Des dirigeants aussi dénués de dignité et de courage que les nôtres ont quand même un sacré culot d’attendre encore de l’héroïsme au sein des peuples qu’ils dirigent, au sein de certaines professions notamment, et le miracle, c’est qu’il en subsiste !
3 commentaires
La démocratie libérale telle qu’elle est conçue et pratiquée en Occident en se voulant être un équilibre entre démocratie et état de droit mène à l’inaction politique et pire trahit la volonté populaire; l’exemple le plus flagrant est celui de l’Amérique, mais la France n’est pas en reste loin s’en faut. Ce n’est pas étonnant dès lors que dans beaucoup de régions du monde (pays asiatiques, Russie, pays d’Europe centrale…) règne la vraie démocratie, la démocratie illibérale.
Mais si cette démocratie illibérale favorise la décadence ? Il faut aussi que la démocratie soit conservatrice. La Hongrie est un bon exemple.
Je pense que les dirigeants du monde libre sont pris en tenaille entre les facilités conceptuelles d’un mondialisme simplificateur, mais qui les prend à revers depuis que la Chine populaire ne joue plus le jeu, et d’inextricables complications au sein de leurs sociétés, sociétés subitement inquiètes que leur avenir soit catégorisé : les classes sociales ont chacunes leur projet plus ou moins net, plus ou moins flou, mais il n’y a plus de projet commun.
Les sociétés des grands pays de l’OCDE sont “éparpillés façon puzzle” par l’incertitude entre divers choix déterminants pour la suite qui les paralysent.
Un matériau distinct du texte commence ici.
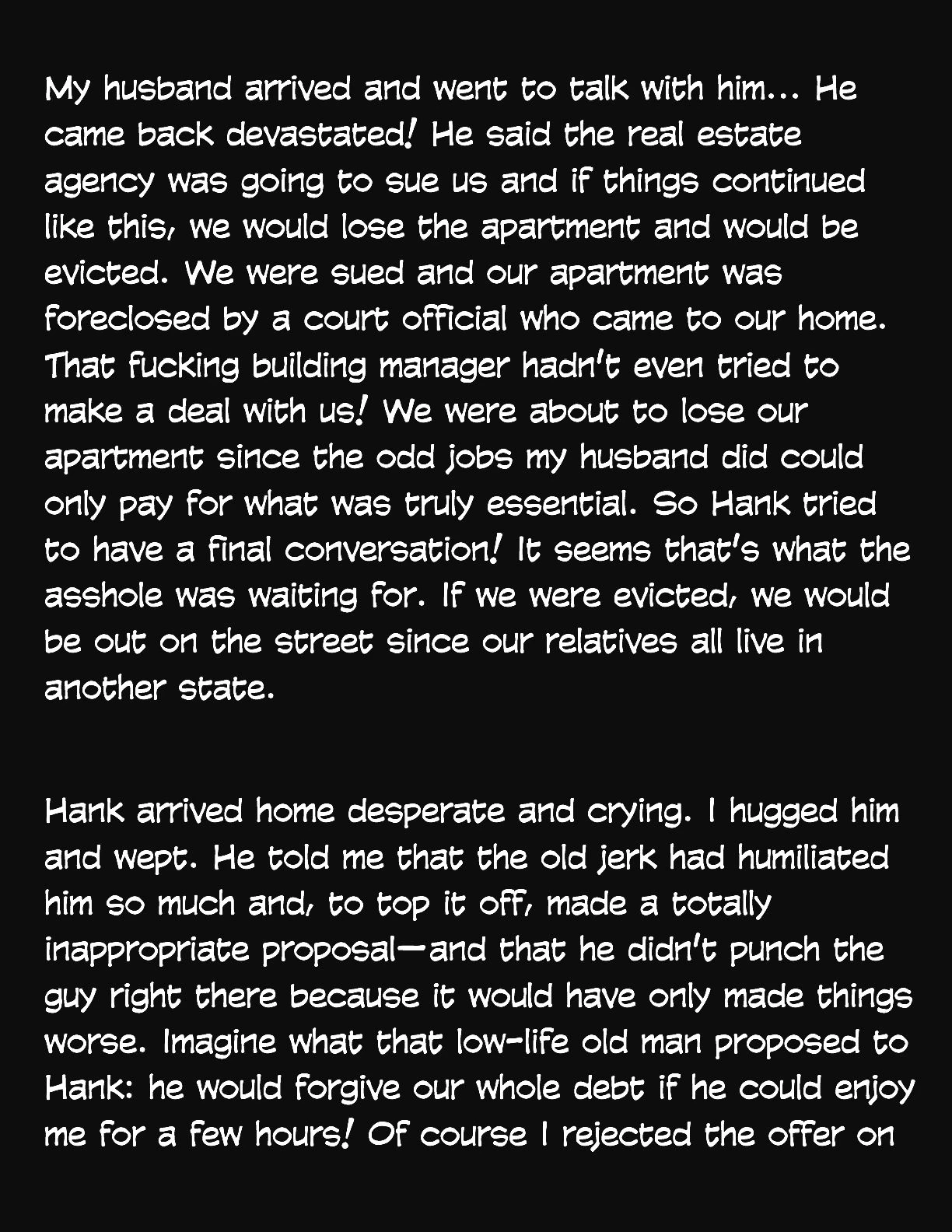 Animated Tales [WC | TF] - I HAD TO FUCK WITH THE BUILDING MANAGER - Page 5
On pense d’abord à la crise climatique qui ne provoque aucun réel sursaut des pouvoirs publics nulle part.
Le logiciel démocratique est tout à fait dépassé par les évènements. Ce sont les mediats et la classe aux affaires qui en parlent, les gens, eux, s’en tapent… et donc acceptent les contraintes prises pour leur santé. Le “dictateur romain” n’est plus très loin.